The petitioner does not claim that there is any new evidence that demonstrates his innocence. He argues that the court should not have accepted his Alford plea because “there was no evidence that was sufficient to support a conviction . . .” (ECF No. 24 at 2.) In his sworn affidavit the arresting officer stated he saw the petitioner pulling on a locked door, and that when the petitioner saw the officer, the petitioner dropped a clear bag that contained a large quantity of what appeared to be cocaine in various forms. (SR: 44-45.) A laboratory report confirmed that the substance was cocaine. (SR:92.)

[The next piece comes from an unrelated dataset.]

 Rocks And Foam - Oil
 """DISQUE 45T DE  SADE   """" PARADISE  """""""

In Alford, the Supreme Court found that a guilty plea is valid, even where it lacked an express admission of guilt, if the prosecution demonstrated a “strong factual basis” for guilt, and the defendant “clearly expressed desire to enter it despite his professed belief in his innocence ....” 400 U.S. at 37.

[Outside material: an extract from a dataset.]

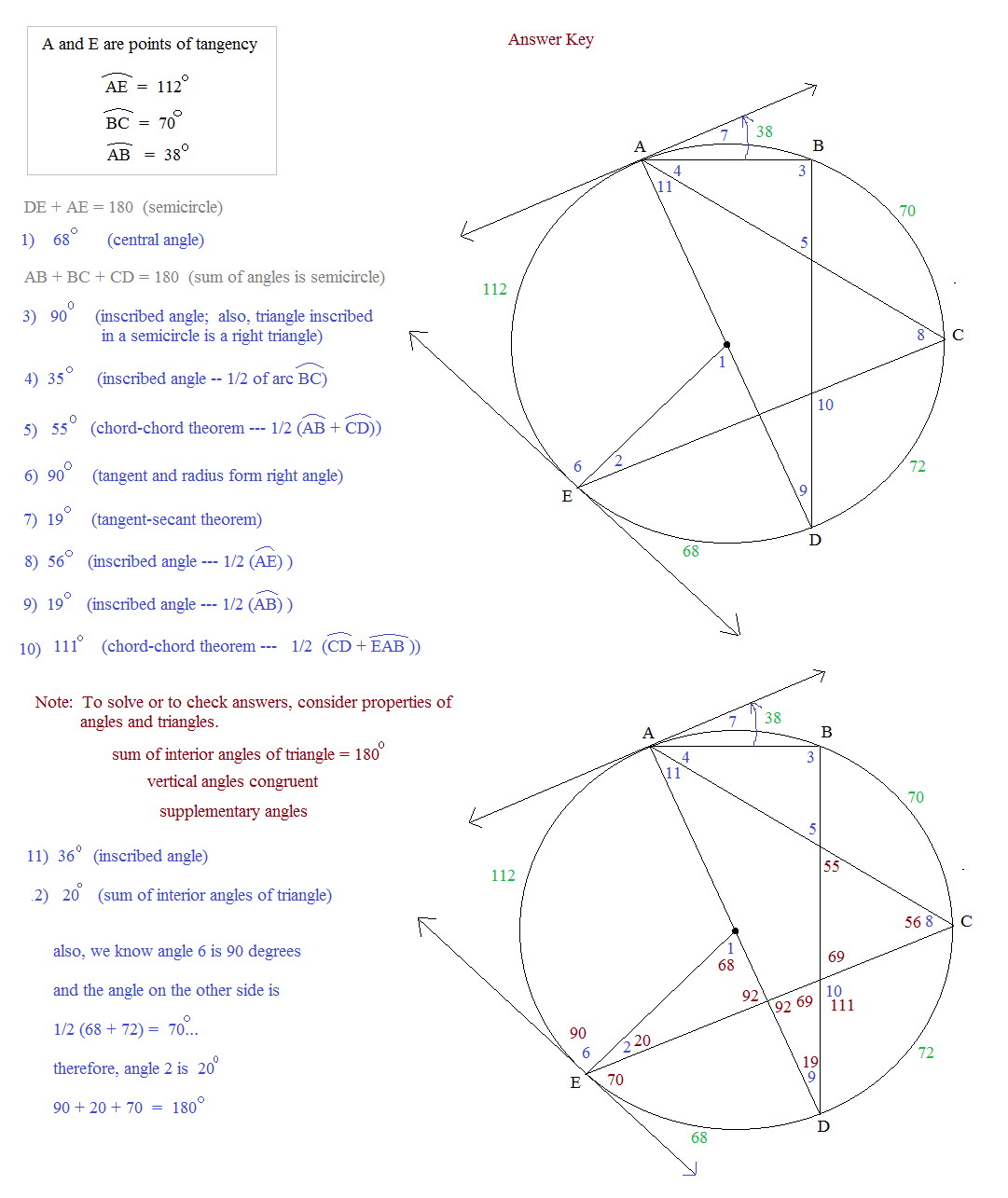 32 Arcs Central Angles And Inscribed Angles Worksheet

The petitioner has not presented credible and reliable new evidence that he was not guilty of the crime to which he pled guilty. See United States v. Brown, No. 13-CV-106, 2014 WL 3738062, at *3 (D. Conn. July 30, 2014) (no equitable tolling where petitioner challenging guilty plea merely restated facts contained in police report of his arrest). Moreover, it is clear from the state court record that the petitioner decided to plead guilty in order to avoid trial on the drug possession charge and secure a reduced sentence. (SR:7); see Alford, 400 U.S. at 37 (“In view of the strong factual basis for the plea demonstrated by the State and Alford's clearly expressed desire to enter it despite his professed belief in his innocence, we hold that the trial judge did not commit constitutional error in accepting it.”)

Moreover, the petitioner has already served the four to nine-year sentence on the drug conviction. His protestations of actual innocence as to the drug crime would have no bearing on the term of incarceration he is currently serving-the 25-year sentence on the assault conviction. Even if the petitioner was successful in vacating the shorter drug sentence, it “would have no effect on the state prisoner's release date from his [longer] conviction and sentence.” Hurdle v. Sheehan, No. 13-CV-6837, 2016 WL 4773130, at *3 (S.D.N.Y. Sept. 12, 2016) (dismissing a habeas petition for lack of subject matter jurisdiction where the petitioner serving two concurrent sentences challenged only the shorter sentence). As the petitioner can no longer be considered “in custody” on the drug charges, he does not have standing to bring his habeas claims. Id.

No term of supervised release accompanied the indeterminate prison term.

CONCLUSION

Accordingly, the respondent's motion to dismiss the petition for a writ of habeas corpus is granted. A certificate of appealability will not be issued because the petitioner has not made a substantial showing of the denial of a constitutional right. See 28 U.S.C. § 2253(c)(2); Lucidore v. N.Y. State Div. of Parole, 209 F.3d 107, 112-13 (2d Cir. 2000). The Court certifies pursuant to 28 U.S.C. § 1915(a) that any appeal from a judgment denying the instant petition would not be taken in good faith. See Coppedge v. United States, 369 U.S. 438, 444-45 (1962). The Clerk of Court is respectfully directed to enter judgment and close this case.

SO ORDERED.


Summaries of

Josey v. Lamanna

United States District Court, E.D. New York
Jan 13, 2023
21-CV-5999 (AMD) (LB) (E.D.N.Y. Jan. 13, 2023)
Case details for

Josey v. Lamanna

Case Details

Full title:DEREK JOSEY, Petitioner, v. SUPERINTENDENT AMY LAMANNA, Superintendent…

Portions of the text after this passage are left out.